▶ [READING TEXT]

⟨

Gluten-Free Gnocchi


Gnocchi is an Italian favorite at our house.


More and more of late, I run across items for sale at local bakeries and in the grocery store labeled “gluten-free”.  Gluten turns out to be protein found in wheat and other grains.  This means it’s in most breads, pastas and the multitude of processed foods that contain flour.  Gluten is something sufferers of Celiac disease and some suffering wheat allergies want to avoid for the uncomfortable intestinal side-effects it creates.  However, for those tolerant of gluten, consuming it is no big deal.  In fact, if your body tolerates gluten and you are opting to avoid foods that contain it you could be missing out on critical B vitamins and fiber


Either way, it’s clear that consuming certain foods are a problem for some people.  Your best bet?  If you’re struggling from frequent stomach or bowel symptoms check with your doctor first to explore your options.


Top your gnocchi with Parmesan cheese.

Made with gluten or gluten-free flour, gnocchi is delicious.

In today’s recipe, we’re using gluten-free flour and Russet potatoes (which are also gluten free).  We found the flour in the baking aisle at the grocery store—where they stock all those specialty flours.  If you aren’t concerned about potential side-effects of gluten, then you can substitute any flour you prefer.

⟩

▶ [ACTIVITY]
Continue the gluten-free gnocchi article from its final sentence, keeping its style and voice.

Saved entries
⟨

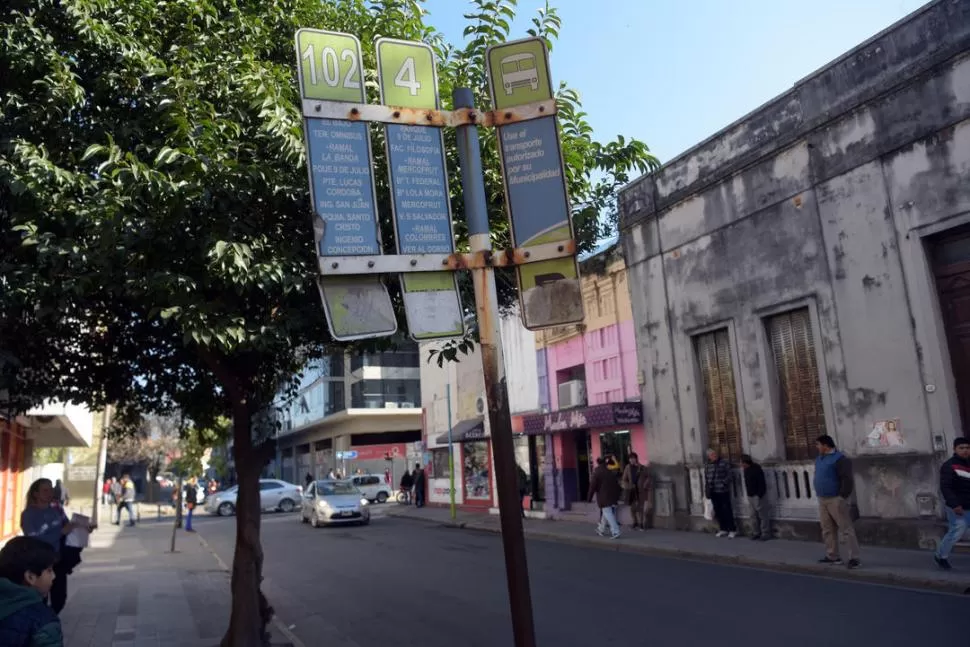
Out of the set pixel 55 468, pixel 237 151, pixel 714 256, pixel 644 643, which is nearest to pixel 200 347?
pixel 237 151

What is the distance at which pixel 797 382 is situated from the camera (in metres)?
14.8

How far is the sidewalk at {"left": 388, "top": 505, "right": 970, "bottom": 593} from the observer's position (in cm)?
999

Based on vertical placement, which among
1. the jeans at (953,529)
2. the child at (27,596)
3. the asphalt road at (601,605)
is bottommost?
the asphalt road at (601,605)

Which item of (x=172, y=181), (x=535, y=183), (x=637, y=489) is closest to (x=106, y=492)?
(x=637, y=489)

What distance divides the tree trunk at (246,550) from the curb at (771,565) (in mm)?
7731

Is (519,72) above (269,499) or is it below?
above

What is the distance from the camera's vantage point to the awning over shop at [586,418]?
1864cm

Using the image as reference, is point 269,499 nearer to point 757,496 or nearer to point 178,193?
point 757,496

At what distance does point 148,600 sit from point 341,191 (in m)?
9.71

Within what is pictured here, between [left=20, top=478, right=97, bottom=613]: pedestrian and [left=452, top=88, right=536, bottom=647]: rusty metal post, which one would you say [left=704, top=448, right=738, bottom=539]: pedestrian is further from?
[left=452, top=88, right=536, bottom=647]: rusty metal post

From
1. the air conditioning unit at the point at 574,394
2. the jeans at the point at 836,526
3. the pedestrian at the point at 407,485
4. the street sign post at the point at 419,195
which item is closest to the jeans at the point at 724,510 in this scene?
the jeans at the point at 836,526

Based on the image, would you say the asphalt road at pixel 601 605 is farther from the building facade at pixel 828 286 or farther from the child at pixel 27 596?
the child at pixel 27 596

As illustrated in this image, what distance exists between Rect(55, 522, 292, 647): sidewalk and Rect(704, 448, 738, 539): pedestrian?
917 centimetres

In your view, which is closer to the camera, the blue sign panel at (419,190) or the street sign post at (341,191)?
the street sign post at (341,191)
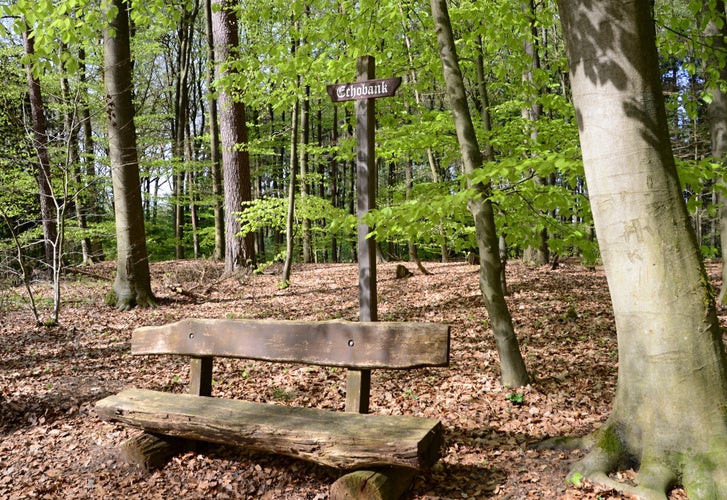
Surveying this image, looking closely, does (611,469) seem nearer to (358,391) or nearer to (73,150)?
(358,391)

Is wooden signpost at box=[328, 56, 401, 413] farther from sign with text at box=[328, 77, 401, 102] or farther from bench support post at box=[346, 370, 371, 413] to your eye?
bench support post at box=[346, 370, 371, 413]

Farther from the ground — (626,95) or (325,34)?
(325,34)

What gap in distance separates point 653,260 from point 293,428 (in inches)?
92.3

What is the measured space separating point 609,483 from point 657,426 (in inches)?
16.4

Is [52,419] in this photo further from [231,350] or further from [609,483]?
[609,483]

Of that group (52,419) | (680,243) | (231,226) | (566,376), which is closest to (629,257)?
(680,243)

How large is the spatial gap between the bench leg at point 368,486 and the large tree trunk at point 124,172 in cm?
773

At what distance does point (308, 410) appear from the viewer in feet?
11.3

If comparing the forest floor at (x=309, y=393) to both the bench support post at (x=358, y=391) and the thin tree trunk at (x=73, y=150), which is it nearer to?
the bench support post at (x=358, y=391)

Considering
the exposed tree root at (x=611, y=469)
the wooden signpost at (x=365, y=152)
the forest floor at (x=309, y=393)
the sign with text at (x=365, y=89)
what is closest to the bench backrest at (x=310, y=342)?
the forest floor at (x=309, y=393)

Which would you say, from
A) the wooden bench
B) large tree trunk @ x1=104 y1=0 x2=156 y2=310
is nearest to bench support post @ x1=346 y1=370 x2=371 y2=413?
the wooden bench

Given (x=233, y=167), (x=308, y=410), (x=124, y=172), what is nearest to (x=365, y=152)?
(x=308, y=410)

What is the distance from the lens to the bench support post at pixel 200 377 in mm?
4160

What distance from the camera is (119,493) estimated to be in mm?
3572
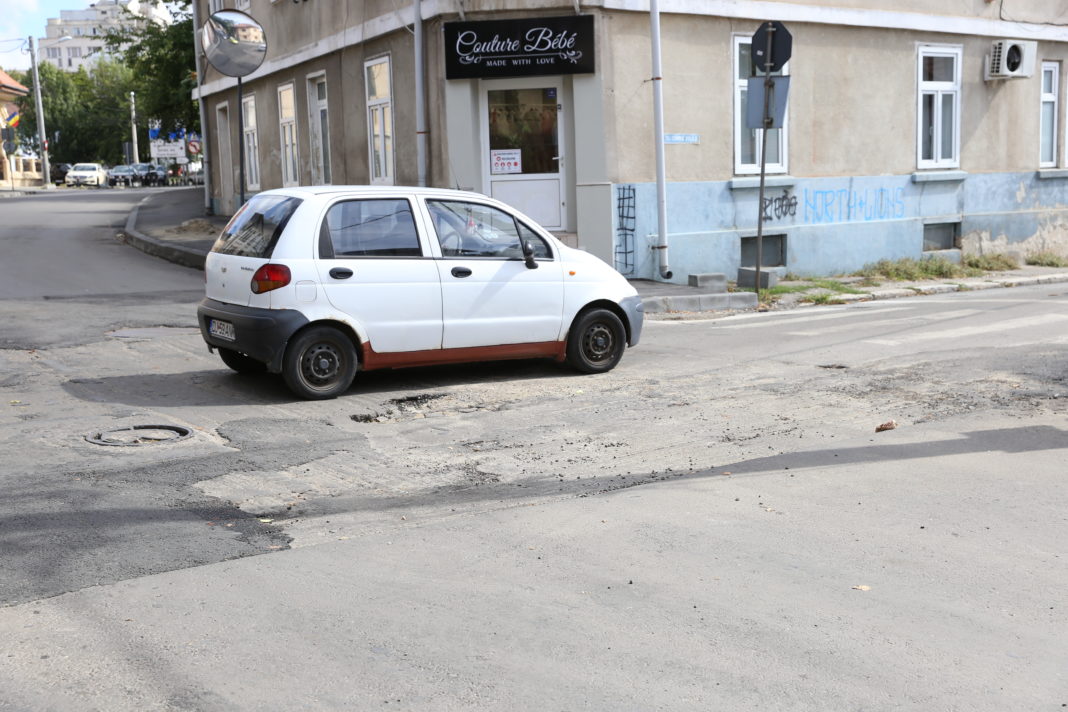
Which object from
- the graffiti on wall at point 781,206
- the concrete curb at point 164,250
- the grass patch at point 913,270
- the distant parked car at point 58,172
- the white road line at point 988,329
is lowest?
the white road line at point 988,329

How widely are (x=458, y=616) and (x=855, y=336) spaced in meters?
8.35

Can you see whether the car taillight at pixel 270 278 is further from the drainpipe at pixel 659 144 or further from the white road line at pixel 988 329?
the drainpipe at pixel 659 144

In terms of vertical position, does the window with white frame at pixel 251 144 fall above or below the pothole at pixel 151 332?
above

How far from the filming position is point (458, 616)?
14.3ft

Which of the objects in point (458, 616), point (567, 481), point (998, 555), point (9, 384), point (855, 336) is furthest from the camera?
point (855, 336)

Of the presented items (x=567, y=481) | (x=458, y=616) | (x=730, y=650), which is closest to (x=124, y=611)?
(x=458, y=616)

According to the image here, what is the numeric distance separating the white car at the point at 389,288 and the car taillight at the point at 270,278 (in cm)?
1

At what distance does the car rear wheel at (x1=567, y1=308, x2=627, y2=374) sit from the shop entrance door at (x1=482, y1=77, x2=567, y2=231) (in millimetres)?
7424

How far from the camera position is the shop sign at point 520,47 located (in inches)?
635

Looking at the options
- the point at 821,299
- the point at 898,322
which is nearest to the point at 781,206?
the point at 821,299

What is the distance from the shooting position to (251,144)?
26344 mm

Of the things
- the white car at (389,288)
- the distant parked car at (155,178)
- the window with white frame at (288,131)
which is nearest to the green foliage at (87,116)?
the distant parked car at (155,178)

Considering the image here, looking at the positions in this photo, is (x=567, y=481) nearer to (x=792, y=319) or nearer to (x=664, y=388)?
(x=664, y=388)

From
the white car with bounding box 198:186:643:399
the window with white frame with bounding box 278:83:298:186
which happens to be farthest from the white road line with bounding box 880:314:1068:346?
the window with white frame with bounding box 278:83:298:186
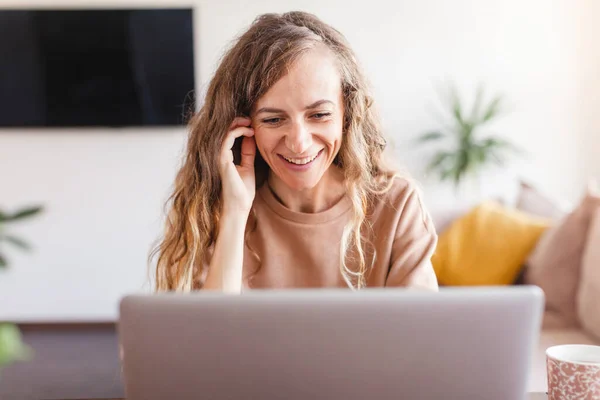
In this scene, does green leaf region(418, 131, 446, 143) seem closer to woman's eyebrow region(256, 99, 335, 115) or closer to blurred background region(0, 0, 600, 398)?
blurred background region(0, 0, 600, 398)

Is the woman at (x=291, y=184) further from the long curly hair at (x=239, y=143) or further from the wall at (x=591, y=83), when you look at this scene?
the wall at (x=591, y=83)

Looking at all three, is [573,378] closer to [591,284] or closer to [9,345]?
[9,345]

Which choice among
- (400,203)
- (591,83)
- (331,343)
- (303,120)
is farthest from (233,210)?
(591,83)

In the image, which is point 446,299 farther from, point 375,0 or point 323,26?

⟩

▶ [SOLVED EXERCISE]
Gnocchi  is usually considered to be a potato based dumpling of Italian origin, and as is true for many Italian favorites is served a variety of ways.  In the recipe below we’ll go with a simple version, which for our picture we topped with a tomato based pasta sauce and freshly grated Parmesan cheese.


Let’s Gather The Ingredients


We’ll only need a few basic ingredients for this recipe:


Better put those potatoes on to boil.

Got potatoes, eggs and flour? You're halfway there.

2 cups mashed potatoes (about 1 large or 2 medium large Russet potatoes)

2 cups gluten-free flour

2 eggs

1 teaspoon sea salt

2 tablespoons Extra Virgin Olive Oil

Fresh grated Parmesan cheese to top

I use olive oil in all my cooking.

We'll also use some extra virgin olive oil and fresh grated Parmesan.

Your favorite Italian sauce

Salt and pepper to taste




Put on a pot of water to boil the potatoes.

Before we can begin making the gnocchi we'll need to boil our potatoes.

Start by peeling, chopping and boiling the potatoes.


This may be the best way to mash potatoes.

A potato ricer makes short work of mashing potatoes.

When they are cooked (usually about 20 minutes at a medium boil), drain and mash.  If you have a potato ricer mashing goes much quicker.  Just press the potatoes through the ricer as shown in the photo.


Put a large kettle of water on the stove to boil.  This is for cooking your gnocchi.


Crack two eggs in a separate bowl.  Whip with a fork and then pour over the potatoes.


Mix the ingredients.

Add egg and salt to your potatoes and then whip.

Add the salt and then use an egg beater to whip everything together.  This will only take a half minute or so if you’ve already run the potatoes through the ricer.


Don't burn out your egg beater.

Add flour gradually until everything's mixed.

Now, start adding a little flour at a time and keep blending.  At some point, your mixer may tell you the dough is too thick for it to handle.  At this point, you can finish the job by hand—meaning you keep adding the rest of the flour and stir with a stiff spoon until it’s all mixed in.  Alternatively, you can dive in with clean hands and knead it.


The dough is soft and easy to shape.

Roll or shape your dough into 8-inch lengths.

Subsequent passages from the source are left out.